Whoops. This new "in-between list" list thing we're doing takes a little getting used to. Forgot to blog about Friday's installment. Well hopefully you got the email, visited the site, and have perused it already. If not, please check it out here.
It's an all-international roundup from recent lists, but we included one brand new review too, a very appropriate Record Of The Week:
KONONO NO.1 "Assume Crash Position" (Crammed Discs) cd $15.98
From the very first notes of Assume Crash Position, we're immediately transported right back to Kinshasa in the Congo, a bustling town square, people going about their business, cars zooming past, children playing and shouting, people sitting at tables on the sidewalk drinking, eating, catching up, birds perched in the trees, chirping, just a regular bustling African city, except maybe for a certain group of musicians, creating their own soundtrack to daily life, conjuring up a gorgeous, rhythmic, hypnotic and strangely psychedelic racket, equal parts classic African folk music, High Life, and junkyard percussion. The musicians are wielding a strange array of hand built instruments, there's lots of rusted metal, car batteries, old cracked loudspeakers, various drums, and most notably, some fantastic looking, and even more fantastic sounding amplified thumb pianos. By now, regular readers of the aQ list most likely know we're talking about the truly amazing Konono No.1, quite possibly one of our favorite African ensembles ever, past or present. When we first hear them a few years ago, we were blown away, the super distorted thumb pianos spitting out clouds of rapid fire chiming notes, tangled melodies, all locked into super hypnotic drum driven grooves, call and response vocals, simultaneously festive and danceable, dark and mysterious, raw and feral, primitive and DIY, lush and melodic and like nothing we had ever heard before.

▶ _PROVIDED DATA_
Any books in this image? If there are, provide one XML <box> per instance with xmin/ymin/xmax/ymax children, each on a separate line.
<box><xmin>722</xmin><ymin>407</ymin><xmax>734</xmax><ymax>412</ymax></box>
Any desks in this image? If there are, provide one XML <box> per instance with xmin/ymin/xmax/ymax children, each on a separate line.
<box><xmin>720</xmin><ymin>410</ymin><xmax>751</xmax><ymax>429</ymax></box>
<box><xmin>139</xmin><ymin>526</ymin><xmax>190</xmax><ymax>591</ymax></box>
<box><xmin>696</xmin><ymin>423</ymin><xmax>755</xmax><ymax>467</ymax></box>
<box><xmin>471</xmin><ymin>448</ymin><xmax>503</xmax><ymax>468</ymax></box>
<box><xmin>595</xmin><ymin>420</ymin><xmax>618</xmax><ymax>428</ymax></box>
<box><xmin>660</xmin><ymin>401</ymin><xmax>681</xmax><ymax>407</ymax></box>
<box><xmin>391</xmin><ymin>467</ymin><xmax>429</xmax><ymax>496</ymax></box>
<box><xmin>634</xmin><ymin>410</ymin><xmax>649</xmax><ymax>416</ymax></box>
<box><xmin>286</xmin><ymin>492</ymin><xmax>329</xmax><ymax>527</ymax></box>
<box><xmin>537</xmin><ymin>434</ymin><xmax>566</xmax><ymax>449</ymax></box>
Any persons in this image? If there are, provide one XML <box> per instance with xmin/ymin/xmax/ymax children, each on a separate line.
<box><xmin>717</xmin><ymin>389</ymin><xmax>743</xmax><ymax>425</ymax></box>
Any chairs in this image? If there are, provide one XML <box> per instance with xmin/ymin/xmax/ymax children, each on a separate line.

▶ _OBJECTIVE 1_
In the rows, begin at the line that has "Any persons in" and go on through the last row. Give those lines again with "instance" swapped for "object" and nothing else changed.
▶ _OBJECTIVE 2_
Write the next part of the Konono No.1 review, picking up after its last sentence.

▶ _EXPECTED OUTPUT 1_
Any persons in this image? If there are, provide one XML <box> per object with xmin/ymin/xmax/ymax children, each on a separate line.
<box><xmin>717</xmin><ymin>389</ymin><xmax>743</xmax><ymax>425</ymax></box>
Any chairs in this image? If there are, provide one XML <box> per object with xmin/ymin/xmax/ymax children, each on a separate line.

▶ _EXPECTED OUTPUT 2_
When we first threw on Assume Crash Position, our first thought, was that very little had changed, and to a certain degree that's true, all of the above mentioned elements are still present, the wild thumb pianos, still the focal point, their sound curious but so warm and sweetly melodic, the call and response vocals, the tribal percussion, the groovy rhythms, but from the first track it IS in fact evident that some things have changed. That opening track, "Wumbanzanga", is far more melodic, far more pretty and almost more like some of the other traditional African music we've heard in the past, with great female vocals, the vibe super festive, but those thumb piano melodies definitely add a distinctly Konono vibe. Then the next track, "Thin Legs" explodes in a frenzy of whistles and tribal drumming and vocals, that's it, but it too manages to be super melodic and totally effusively celebratory.
It's not until "Mama Na Bana" which opens with that Konono style stop start THRUMP THRUMP THRUMP, where the whole group locks in, before launching into classic Konono, it's really hard to describe, but those fuzzy buzzing metallic melodies wrapped around the repetitive rhythms and the super emotional vocals, the whole rest of the record is classic, albeit a bit more polished and melodic, Konono junkyard Congotronics...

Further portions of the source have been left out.